According to the Justice Department statistics, 32 percent of rapes reported to police in 1990 resulted in an arrest. More than 54 percent of these suspects were convicted.
For athletes, the numbers are almost reversed. Of the 217 felony rape complaints made to police involving athletes between 1986 and 1995, 79 percent resulted in arrests. But of those 172 arrests, only 31 percent resulted in convictions.
Popular athletes are always in the news, and often claim their fame leads to hoax accusations. But sham charges don’t entirely explain the staggeringly low sexual assault conviction rate.  Part of the explanation is that many prosecutors are reluctant to bring cases against athletes to trial; it is extremely difficult for the prosecution to prove an alleged sexual assault victim’s allegations beyond a reasonable doubt when often there are no corroborating witnesses. Another explanation is accused athletes have money, powerful lawyers, public relations specialists and other popular personalities to come to their defense.

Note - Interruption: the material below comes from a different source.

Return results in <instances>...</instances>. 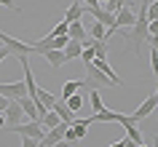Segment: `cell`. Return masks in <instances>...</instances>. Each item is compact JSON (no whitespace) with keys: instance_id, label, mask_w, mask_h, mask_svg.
Here are the masks:
<instances>
[{"instance_id":"6da1fadb","label":"cell","mask_w":158,"mask_h":147,"mask_svg":"<svg viewBox=\"0 0 158 147\" xmlns=\"http://www.w3.org/2000/svg\"><path fill=\"white\" fill-rule=\"evenodd\" d=\"M148 3L150 0H139V8H137V22L131 24V32H129V38H126V43H129V51L137 48V56H139V48L142 43L148 40Z\"/></svg>"},{"instance_id":"7a4b0ae2","label":"cell","mask_w":158,"mask_h":147,"mask_svg":"<svg viewBox=\"0 0 158 147\" xmlns=\"http://www.w3.org/2000/svg\"><path fill=\"white\" fill-rule=\"evenodd\" d=\"M0 43L8 48L11 56H16V59H19V56H30V54H32V46H30V43L19 40V38H11V35L3 32V30H0Z\"/></svg>"},{"instance_id":"3957f363","label":"cell","mask_w":158,"mask_h":147,"mask_svg":"<svg viewBox=\"0 0 158 147\" xmlns=\"http://www.w3.org/2000/svg\"><path fill=\"white\" fill-rule=\"evenodd\" d=\"M6 131H14V134H19V137H30V139H38L40 142L43 137H46V129H43L40 120H27V123H16V126H11V129Z\"/></svg>"},{"instance_id":"277c9868","label":"cell","mask_w":158,"mask_h":147,"mask_svg":"<svg viewBox=\"0 0 158 147\" xmlns=\"http://www.w3.org/2000/svg\"><path fill=\"white\" fill-rule=\"evenodd\" d=\"M86 67V78H83V83L89 86V88H102V86H113V80H110L105 72H99L97 67H94V62H89V64H83Z\"/></svg>"},{"instance_id":"5b68a950","label":"cell","mask_w":158,"mask_h":147,"mask_svg":"<svg viewBox=\"0 0 158 147\" xmlns=\"http://www.w3.org/2000/svg\"><path fill=\"white\" fill-rule=\"evenodd\" d=\"M156 107H158V94H150V96L145 99V102H142V104L137 107L131 115H129V118H131L134 123H139V120H145L148 115H153V110H156Z\"/></svg>"},{"instance_id":"8992f818","label":"cell","mask_w":158,"mask_h":147,"mask_svg":"<svg viewBox=\"0 0 158 147\" xmlns=\"http://www.w3.org/2000/svg\"><path fill=\"white\" fill-rule=\"evenodd\" d=\"M3 118H6V126L3 129H11V126H16V123L24 120V112H22V104H19L16 99H11L8 107H6V112H3Z\"/></svg>"},{"instance_id":"52a82bcc","label":"cell","mask_w":158,"mask_h":147,"mask_svg":"<svg viewBox=\"0 0 158 147\" xmlns=\"http://www.w3.org/2000/svg\"><path fill=\"white\" fill-rule=\"evenodd\" d=\"M0 94L6 99H22L27 96V86L24 80H19V83H0Z\"/></svg>"},{"instance_id":"ba28073f","label":"cell","mask_w":158,"mask_h":147,"mask_svg":"<svg viewBox=\"0 0 158 147\" xmlns=\"http://www.w3.org/2000/svg\"><path fill=\"white\" fill-rule=\"evenodd\" d=\"M67 38H70V40H78V43H83L86 38H89V30H86V22H83V19H81V22H70Z\"/></svg>"},{"instance_id":"9c48e42d","label":"cell","mask_w":158,"mask_h":147,"mask_svg":"<svg viewBox=\"0 0 158 147\" xmlns=\"http://www.w3.org/2000/svg\"><path fill=\"white\" fill-rule=\"evenodd\" d=\"M86 16V6L81 3V0H73V6L64 11V22L70 24V22H81V19Z\"/></svg>"},{"instance_id":"30bf717a","label":"cell","mask_w":158,"mask_h":147,"mask_svg":"<svg viewBox=\"0 0 158 147\" xmlns=\"http://www.w3.org/2000/svg\"><path fill=\"white\" fill-rule=\"evenodd\" d=\"M40 56H46V62H48L51 67H64L67 64V59H64V51H59V48H48V51H43Z\"/></svg>"},{"instance_id":"8fae6325","label":"cell","mask_w":158,"mask_h":147,"mask_svg":"<svg viewBox=\"0 0 158 147\" xmlns=\"http://www.w3.org/2000/svg\"><path fill=\"white\" fill-rule=\"evenodd\" d=\"M62 51H64V59H67V62H73V59H81V54H83V43L70 40Z\"/></svg>"},{"instance_id":"7c38bea8","label":"cell","mask_w":158,"mask_h":147,"mask_svg":"<svg viewBox=\"0 0 158 147\" xmlns=\"http://www.w3.org/2000/svg\"><path fill=\"white\" fill-rule=\"evenodd\" d=\"M83 86H86V83H83V80H78V78H73V80H64V83H62V99H67V96H73V94H78Z\"/></svg>"},{"instance_id":"4fadbf2b","label":"cell","mask_w":158,"mask_h":147,"mask_svg":"<svg viewBox=\"0 0 158 147\" xmlns=\"http://www.w3.org/2000/svg\"><path fill=\"white\" fill-rule=\"evenodd\" d=\"M89 38L91 40H107V27L102 22H91L89 24Z\"/></svg>"},{"instance_id":"5bb4252c","label":"cell","mask_w":158,"mask_h":147,"mask_svg":"<svg viewBox=\"0 0 158 147\" xmlns=\"http://www.w3.org/2000/svg\"><path fill=\"white\" fill-rule=\"evenodd\" d=\"M54 102H56V96L51 94V91H46V88H40L38 86V94H35V104H43V107H54Z\"/></svg>"},{"instance_id":"9a60e30c","label":"cell","mask_w":158,"mask_h":147,"mask_svg":"<svg viewBox=\"0 0 158 147\" xmlns=\"http://www.w3.org/2000/svg\"><path fill=\"white\" fill-rule=\"evenodd\" d=\"M51 110H54V112H56L64 123H73V120H75V112L64 104V102H54V107H51Z\"/></svg>"},{"instance_id":"2e32d148","label":"cell","mask_w":158,"mask_h":147,"mask_svg":"<svg viewBox=\"0 0 158 147\" xmlns=\"http://www.w3.org/2000/svg\"><path fill=\"white\" fill-rule=\"evenodd\" d=\"M115 22H118V27H131L134 22H137V14L129 11V8H121V11L115 14Z\"/></svg>"},{"instance_id":"e0dca14e","label":"cell","mask_w":158,"mask_h":147,"mask_svg":"<svg viewBox=\"0 0 158 147\" xmlns=\"http://www.w3.org/2000/svg\"><path fill=\"white\" fill-rule=\"evenodd\" d=\"M38 120L43 123V129H54V126H59V123H62V118H59V115L54 112V110H48V112H43L40 118H38Z\"/></svg>"},{"instance_id":"ac0fdd59","label":"cell","mask_w":158,"mask_h":147,"mask_svg":"<svg viewBox=\"0 0 158 147\" xmlns=\"http://www.w3.org/2000/svg\"><path fill=\"white\" fill-rule=\"evenodd\" d=\"M126 129V137L131 139L134 145H145V139H142V131L137 129V123H129V126H123Z\"/></svg>"},{"instance_id":"d6986e66","label":"cell","mask_w":158,"mask_h":147,"mask_svg":"<svg viewBox=\"0 0 158 147\" xmlns=\"http://www.w3.org/2000/svg\"><path fill=\"white\" fill-rule=\"evenodd\" d=\"M91 48L97 59H107V40H91Z\"/></svg>"},{"instance_id":"ffe728a7","label":"cell","mask_w":158,"mask_h":147,"mask_svg":"<svg viewBox=\"0 0 158 147\" xmlns=\"http://www.w3.org/2000/svg\"><path fill=\"white\" fill-rule=\"evenodd\" d=\"M62 102H64V104L70 107V110H73V112H78V110H81V104H83V96H81V94H73V96H67V99H62Z\"/></svg>"},{"instance_id":"44dd1931","label":"cell","mask_w":158,"mask_h":147,"mask_svg":"<svg viewBox=\"0 0 158 147\" xmlns=\"http://www.w3.org/2000/svg\"><path fill=\"white\" fill-rule=\"evenodd\" d=\"M89 99H91V107H94V112H99V110H105V102H102V96H99V91H97V88H91Z\"/></svg>"},{"instance_id":"7402d4cb","label":"cell","mask_w":158,"mask_h":147,"mask_svg":"<svg viewBox=\"0 0 158 147\" xmlns=\"http://www.w3.org/2000/svg\"><path fill=\"white\" fill-rule=\"evenodd\" d=\"M123 3H126V0H107V3H105V11H110V14H118V11L123 8Z\"/></svg>"},{"instance_id":"603a6c76","label":"cell","mask_w":158,"mask_h":147,"mask_svg":"<svg viewBox=\"0 0 158 147\" xmlns=\"http://www.w3.org/2000/svg\"><path fill=\"white\" fill-rule=\"evenodd\" d=\"M148 19H150V22H156V19H158V0H150V3H148Z\"/></svg>"},{"instance_id":"cb8c5ba5","label":"cell","mask_w":158,"mask_h":147,"mask_svg":"<svg viewBox=\"0 0 158 147\" xmlns=\"http://www.w3.org/2000/svg\"><path fill=\"white\" fill-rule=\"evenodd\" d=\"M150 64H153V75L158 80V48H150Z\"/></svg>"},{"instance_id":"d4e9b609","label":"cell","mask_w":158,"mask_h":147,"mask_svg":"<svg viewBox=\"0 0 158 147\" xmlns=\"http://www.w3.org/2000/svg\"><path fill=\"white\" fill-rule=\"evenodd\" d=\"M67 30H70V24H67L64 19H62V22H59V24L51 30V35H67Z\"/></svg>"},{"instance_id":"484cf974","label":"cell","mask_w":158,"mask_h":147,"mask_svg":"<svg viewBox=\"0 0 158 147\" xmlns=\"http://www.w3.org/2000/svg\"><path fill=\"white\" fill-rule=\"evenodd\" d=\"M91 59H94V48H91V46H86L83 54H81V62H83V64H89Z\"/></svg>"},{"instance_id":"4316f807","label":"cell","mask_w":158,"mask_h":147,"mask_svg":"<svg viewBox=\"0 0 158 147\" xmlns=\"http://www.w3.org/2000/svg\"><path fill=\"white\" fill-rule=\"evenodd\" d=\"M22 147H40L38 139H30V137H22Z\"/></svg>"},{"instance_id":"83f0119b","label":"cell","mask_w":158,"mask_h":147,"mask_svg":"<svg viewBox=\"0 0 158 147\" xmlns=\"http://www.w3.org/2000/svg\"><path fill=\"white\" fill-rule=\"evenodd\" d=\"M148 35H158V19L156 22H148Z\"/></svg>"},{"instance_id":"f1b7e54d","label":"cell","mask_w":158,"mask_h":147,"mask_svg":"<svg viewBox=\"0 0 158 147\" xmlns=\"http://www.w3.org/2000/svg\"><path fill=\"white\" fill-rule=\"evenodd\" d=\"M0 6H6V8H11V11H19V6L14 0H0Z\"/></svg>"},{"instance_id":"f546056e","label":"cell","mask_w":158,"mask_h":147,"mask_svg":"<svg viewBox=\"0 0 158 147\" xmlns=\"http://www.w3.org/2000/svg\"><path fill=\"white\" fill-rule=\"evenodd\" d=\"M145 43H150V48H158V35H148Z\"/></svg>"},{"instance_id":"4dcf8cb0","label":"cell","mask_w":158,"mask_h":147,"mask_svg":"<svg viewBox=\"0 0 158 147\" xmlns=\"http://www.w3.org/2000/svg\"><path fill=\"white\" fill-rule=\"evenodd\" d=\"M118 145H121V147H137V145H134V142H131V139H129V137L118 139Z\"/></svg>"},{"instance_id":"1f68e13d","label":"cell","mask_w":158,"mask_h":147,"mask_svg":"<svg viewBox=\"0 0 158 147\" xmlns=\"http://www.w3.org/2000/svg\"><path fill=\"white\" fill-rule=\"evenodd\" d=\"M8 102H11V99H6L3 94H0V112H6V107H8Z\"/></svg>"},{"instance_id":"d6a6232c","label":"cell","mask_w":158,"mask_h":147,"mask_svg":"<svg viewBox=\"0 0 158 147\" xmlns=\"http://www.w3.org/2000/svg\"><path fill=\"white\" fill-rule=\"evenodd\" d=\"M6 56H11V54H8V48H6V46H0V64L6 62Z\"/></svg>"},{"instance_id":"836d02e7","label":"cell","mask_w":158,"mask_h":147,"mask_svg":"<svg viewBox=\"0 0 158 147\" xmlns=\"http://www.w3.org/2000/svg\"><path fill=\"white\" fill-rule=\"evenodd\" d=\"M81 3H83L86 8H89V6H99V3H97V0H81Z\"/></svg>"},{"instance_id":"e575fe53","label":"cell","mask_w":158,"mask_h":147,"mask_svg":"<svg viewBox=\"0 0 158 147\" xmlns=\"http://www.w3.org/2000/svg\"><path fill=\"white\" fill-rule=\"evenodd\" d=\"M54 147H70V142H67V139H62V142H56Z\"/></svg>"},{"instance_id":"d590c367","label":"cell","mask_w":158,"mask_h":147,"mask_svg":"<svg viewBox=\"0 0 158 147\" xmlns=\"http://www.w3.org/2000/svg\"><path fill=\"white\" fill-rule=\"evenodd\" d=\"M153 147H158V131H156V137H153Z\"/></svg>"},{"instance_id":"8d00e7d4","label":"cell","mask_w":158,"mask_h":147,"mask_svg":"<svg viewBox=\"0 0 158 147\" xmlns=\"http://www.w3.org/2000/svg\"><path fill=\"white\" fill-rule=\"evenodd\" d=\"M3 126H6V118H3V112H0V129H3Z\"/></svg>"},{"instance_id":"74e56055","label":"cell","mask_w":158,"mask_h":147,"mask_svg":"<svg viewBox=\"0 0 158 147\" xmlns=\"http://www.w3.org/2000/svg\"><path fill=\"white\" fill-rule=\"evenodd\" d=\"M110 147H121V145H118V142H113V145H110Z\"/></svg>"},{"instance_id":"f35d334b","label":"cell","mask_w":158,"mask_h":147,"mask_svg":"<svg viewBox=\"0 0 158 147\" xmlns=\"http://www.w3.org/2000/svg\"><path fill=\"white\" fill-rule=\"evenodd\" d=\"M97 3H107V0H97Z\"/></svg>"},{"instance_id":"ab89813d","label":"cell","mask_w":158,"mask_h":147,"mask_svg":"<svg viewBox=\"0 0 158 147\" xmlns=\"http://www.w3.org/2000/svg\"><path fill=\"white\" fill-rule=\"evenodd\" d=\"M137 147H148V145H137Z\"/></svg>"},{"instance_id":"60d3db41","label":"cell","mask_w":158,"mask_h":147,"mask_svg":"<svg viewBox=\"0 0 158 147\" xmlns=\"http://www.w3.org/2000/svg\"><path fill=\"white\" fill-rule=\"evenodd\" d=\"M156 94H158V91H156Z\"/></svg>"}]
</instances>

Given the difficulty in successfully prosecuting sexual assault allegations, perhaps it is time for endorsement companies to look at allegations with a sharper eye. Companies can partially invoke morals clauses if they don’t want to completely sever ties with a prized athlete: While sexual assault investigations remain ongoing, companies can suspend an agreement but retain the services of the athlete for a later day, once more information becomes certain; companies can also impose a financial penalty for the "immoral" behavior but allow the endorsement to continue; or, companies can seek damages for breach of an agreement.
If this culture of apathy toward athlete sexual assault is ever going to change, customers will have to lead the charge.
Ultimately, the invocation of morals clauses turns on business considerations: Will the non-breaching party gain more (financially or otherwise) by suspending or severing ties with the athlete than by keeping the contractual relationship in place? If a product’s profits drop significantly following a sexual assault scandal, a decision to invoke a morals clause may follow suit.
Manning’s squeaky clean image may be forever tarnished. Perhaps it is time for some of his endorsement contracts to be temporarily suspended — at least, until more information about his alleged sexual assault comes to light.